A la mitad del salón me detuve y Felipe lo hizo detrás de mí. Volví a mirar con tristeza aquel paisaje de penumbras y de deseos anquilosados, por un instante especulé dirigirme al segundo piso del cine, pero desistí de la idea, ¿para qué? Ya veía suficiente. Esta segunda vez, me dije, no aparecía el puente de comunicación, la energía que fluyera en un éter en el espacio de aquel cine decadente que sí sucedía años atrás en La Central; en el Hilton no operaba el mecanismo de los reencuentros, se perdía la posibilidad que pudiera arrojarme a navegar en los canales de energía en los que navegué la primera vez, para iniciar la ruta del asalto final en contra de don Julián Casasola Brown. Esta ocasión el canal estaba perdido, “esfumado”, las coordenadas de tiempo y espacio no eran las mismas.

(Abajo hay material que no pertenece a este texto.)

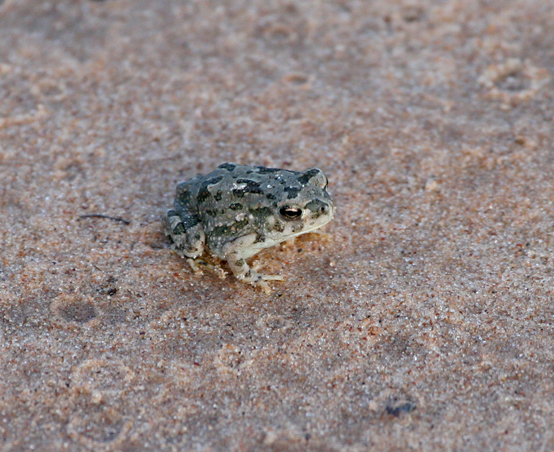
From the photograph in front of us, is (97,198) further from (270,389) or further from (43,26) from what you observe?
(43,26)

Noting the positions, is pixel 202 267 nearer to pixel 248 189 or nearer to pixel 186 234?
→ pixel 186 234

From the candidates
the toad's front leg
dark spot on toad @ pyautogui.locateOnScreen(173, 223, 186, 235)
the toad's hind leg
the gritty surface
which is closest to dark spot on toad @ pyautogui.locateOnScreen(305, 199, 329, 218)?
the gritty surface

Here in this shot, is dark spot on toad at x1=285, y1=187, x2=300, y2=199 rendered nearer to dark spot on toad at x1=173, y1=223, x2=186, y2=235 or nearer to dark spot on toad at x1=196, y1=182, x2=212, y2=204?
dark spot on toad at x1=196, y1=182, x2=212, y2=204

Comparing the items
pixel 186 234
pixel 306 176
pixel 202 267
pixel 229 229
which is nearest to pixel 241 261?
pixel 229 229

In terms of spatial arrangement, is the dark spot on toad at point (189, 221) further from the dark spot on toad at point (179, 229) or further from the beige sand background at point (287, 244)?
the beige sand background at point (287, 244)

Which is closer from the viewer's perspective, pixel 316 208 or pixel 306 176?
pixel 316 208

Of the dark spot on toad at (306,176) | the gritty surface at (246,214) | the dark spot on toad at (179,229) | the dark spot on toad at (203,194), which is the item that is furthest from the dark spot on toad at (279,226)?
the dark spot on toad at (179,229)

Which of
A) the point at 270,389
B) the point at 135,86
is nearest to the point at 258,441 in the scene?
the point at 270,389
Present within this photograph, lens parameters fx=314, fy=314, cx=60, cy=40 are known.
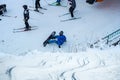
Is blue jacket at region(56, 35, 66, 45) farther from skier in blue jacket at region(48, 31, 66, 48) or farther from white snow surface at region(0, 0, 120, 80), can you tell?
white snow surface at region(0, 0, 120, 80)

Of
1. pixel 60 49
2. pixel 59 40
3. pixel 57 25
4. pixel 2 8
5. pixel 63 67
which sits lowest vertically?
pixel 60 49

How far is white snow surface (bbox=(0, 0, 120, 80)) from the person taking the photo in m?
9.15

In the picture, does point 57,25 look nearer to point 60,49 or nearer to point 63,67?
point 60,49

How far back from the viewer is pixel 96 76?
350 inches

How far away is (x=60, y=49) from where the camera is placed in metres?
14.8

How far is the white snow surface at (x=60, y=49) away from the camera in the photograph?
9.15 m

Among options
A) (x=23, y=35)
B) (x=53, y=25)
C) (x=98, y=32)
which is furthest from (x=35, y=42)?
(x=98, y=32)

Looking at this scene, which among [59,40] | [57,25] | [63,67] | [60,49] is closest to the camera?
[63,67]

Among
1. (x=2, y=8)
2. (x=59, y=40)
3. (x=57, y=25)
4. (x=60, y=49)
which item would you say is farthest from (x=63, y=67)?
(x=2, y=8)

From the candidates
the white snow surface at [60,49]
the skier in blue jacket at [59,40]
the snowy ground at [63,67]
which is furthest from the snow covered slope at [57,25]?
the snowy ground at [63,67]

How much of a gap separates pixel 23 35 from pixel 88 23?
368cm

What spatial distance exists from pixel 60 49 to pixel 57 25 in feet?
8.89

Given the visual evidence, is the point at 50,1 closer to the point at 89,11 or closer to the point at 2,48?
the point at 89,11

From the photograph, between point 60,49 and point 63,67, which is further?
point 60,49
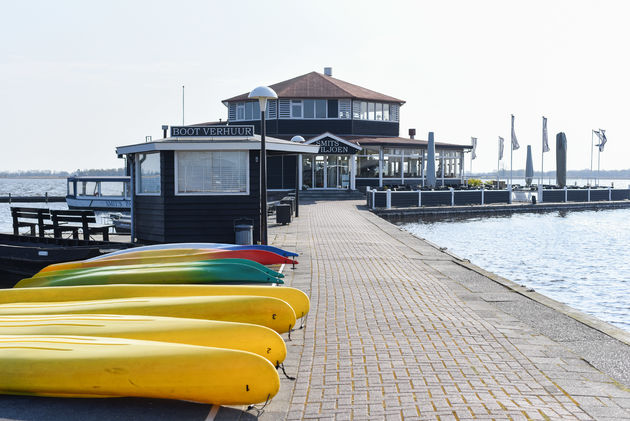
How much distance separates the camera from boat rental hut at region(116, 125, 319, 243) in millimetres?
15297

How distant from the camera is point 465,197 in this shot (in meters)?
36.1

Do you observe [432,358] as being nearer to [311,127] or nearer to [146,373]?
[146,373]

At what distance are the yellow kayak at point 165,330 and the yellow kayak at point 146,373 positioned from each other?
1.48ft

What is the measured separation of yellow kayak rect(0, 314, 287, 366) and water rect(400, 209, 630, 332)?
23.1 ft

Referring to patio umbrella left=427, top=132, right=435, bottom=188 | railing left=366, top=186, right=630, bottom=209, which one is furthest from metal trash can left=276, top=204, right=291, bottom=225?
patio umbrella left=427, top=132, right=435, bottom=188

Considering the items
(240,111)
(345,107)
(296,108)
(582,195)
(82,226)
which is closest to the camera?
(82,226)

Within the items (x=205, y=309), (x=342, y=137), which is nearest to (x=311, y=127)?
(x=342, y=137)

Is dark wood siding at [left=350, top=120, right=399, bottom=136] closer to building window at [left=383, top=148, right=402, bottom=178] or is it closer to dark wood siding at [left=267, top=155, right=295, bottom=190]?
building window at [left=383, top=148, right=402, bottom=178]

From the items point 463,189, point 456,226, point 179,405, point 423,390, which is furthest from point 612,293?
point 463,189

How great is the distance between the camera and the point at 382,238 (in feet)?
60.5

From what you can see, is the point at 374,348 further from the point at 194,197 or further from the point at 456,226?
the point at 456,226

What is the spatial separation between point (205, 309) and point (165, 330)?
95 cm

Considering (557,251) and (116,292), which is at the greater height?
(116,292)

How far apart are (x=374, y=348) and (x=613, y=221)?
29.1 meters
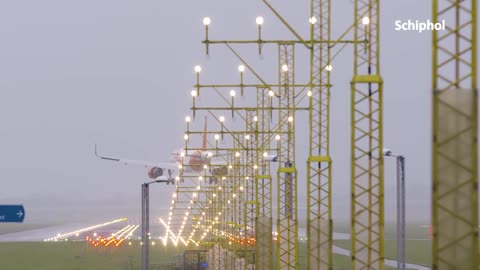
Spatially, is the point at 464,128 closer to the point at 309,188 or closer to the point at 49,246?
the point at 309,188

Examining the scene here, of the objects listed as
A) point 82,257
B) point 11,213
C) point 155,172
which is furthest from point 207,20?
point 155,172

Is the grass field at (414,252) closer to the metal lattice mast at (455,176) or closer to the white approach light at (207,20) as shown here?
the white approach light at (207,20)

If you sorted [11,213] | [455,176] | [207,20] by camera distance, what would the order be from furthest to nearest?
[11,213]
[207,20]
[455,176]

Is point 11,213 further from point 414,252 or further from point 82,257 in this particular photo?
point 414,252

Salimos a la noche y nada cambiaba, por supuesto, la Zona Fantasma continuaba metamorfoseada en un duende dormido. Algunos transeúntes se detenían y miraban las carteleras de los cines Hilton, Metropolitan y La Central para decidir a cuál iban a ingresar para chapotear con sus malditas frustraciones.
Las luces de las marquesinas iluminaban con agresividad el pavimento y las vidrieras de los cines. Me resistí a observar las figuras en los ventanales que reflejaban a los locos que la policía perseguía, pero la realidad no se podía ocultar: en un ventanal teñido de un marrón oscuro estaba yo, Henry de Quincey, regordete, semicalvo y con el poco pelo enmarañado que todavía se negaba a abandonar mi cabeza, con un saco sport a cuadros, una camisa también a cuadros y sin corbata... y para rematar la imagen –de bufón en busca de circo–, un pantalón de lona color caqui dos o tres tallas más que la mía; una vestimenta que el Gran Archivero de la Noche me conseguía de buena voluntad pero que odié el primer día que la vi y me la puse, pero ¿qué hacer? Lo otro era salir con el uniforme de loco que nos vestían en el sanatorio. ¿Cómo negar la figura que proyectaba hacia los otros? ¿Y Felipe? No andaba muy lejos en su indumentaria de payaso de turno.

En la acera del Hilton le dije a Felipe que no tenía intención de entrar a La Central, que ya bastaba, que era suficiente con lo que habíamos visto en el Hilton, que “el acto” lo hacía –el ingresar al cinema porno y estar en medio de la oscuridad observando personas– por una especie de ritual que yo suponía me llevaría a ponerme en sintonía con don Julián, o algo parecido, pero que ya no importaba, que la sintonía de “la extraña dimensión” en que cohabité no la hallaba. Felipe no dijo nada.
De camino escuchamos el metro que daba pitazos para avisar que se acercaba a la Zona Fantasma, y recapacité que a la noche siguiente o dentro de una semana tendríamos que tomarlo para hacer otros recorridos que nos estaban esperando.

Fragmento de la Segunda Parte. EL LABERINTO DEL VERDUGO.